What the task requires:
Without pictures, output exactly the lines running from the line containing "Aluminum Alloy" to the end of the listing below.

Information supplied:
==============================
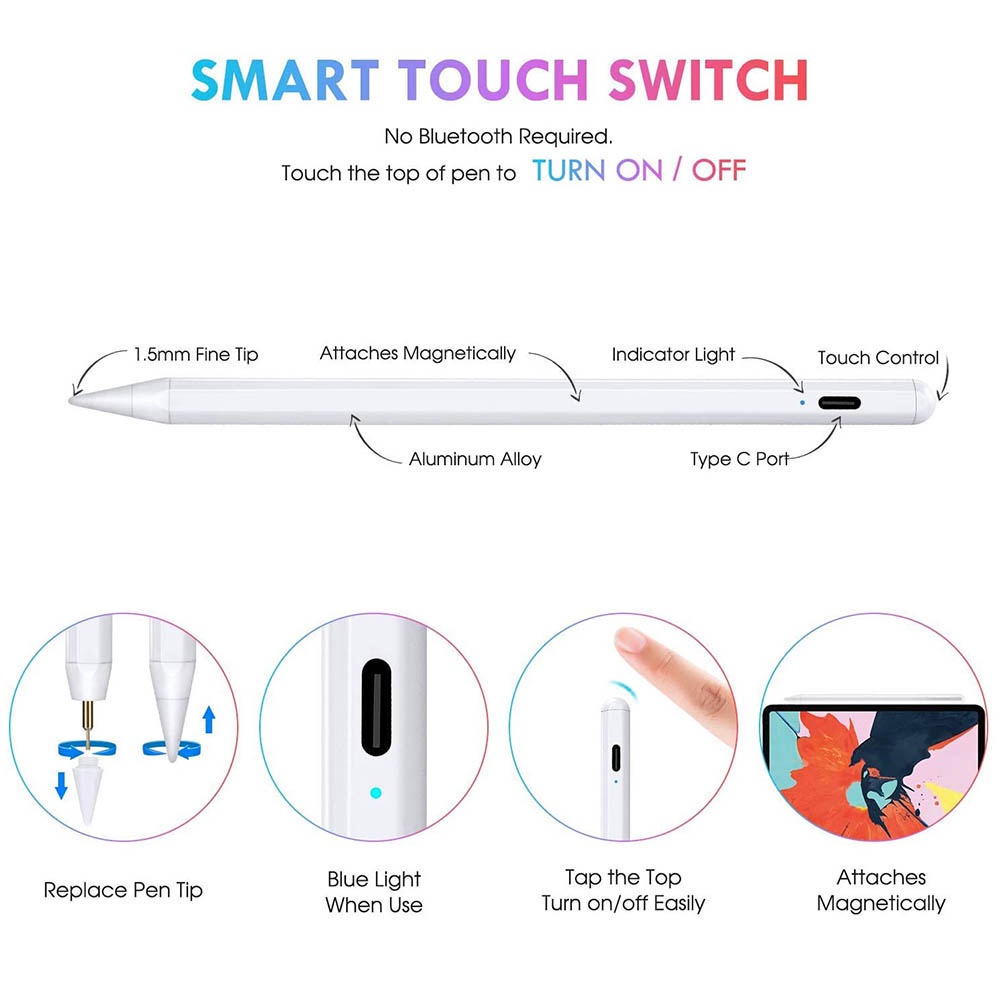 SMART TOUCH SWITCH

No Bluetooth Required.
Touch the top of pen to TURN ON / OFF

1.5mm Fine Tip
Attaches Magnetically
Indicator Light
Touch Control
Aluminum Alloy
Type C Port

Replace Pen Tip

Blue Light
When Use

Tap the Top
Turn on/off Easily

Attaches
Magnetically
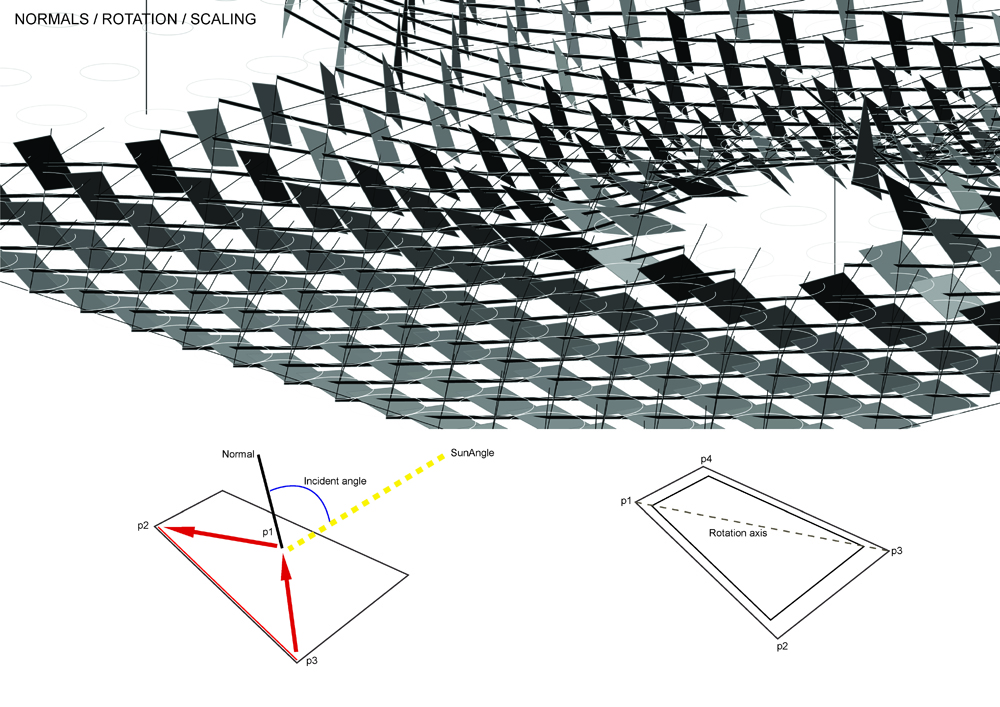 NORMALS / ROTATION / SCALING

Normal
Incident angle
SunAngle
p2
p1
p3

p4
p1
Rotation axis
p3
p2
==============================
Answer space:
Aluminum Alloy
Type C Port

Replace Pen Tip

Blue Light
When Use

Tap the Top
Turn on/off Easily

Attaches
Magnetically
 NORMALS / ROTATION / SCALING

Normal
Incident angle
SunAngle
p2
p1
p3

p4
p1
Rotation axis
p3
p2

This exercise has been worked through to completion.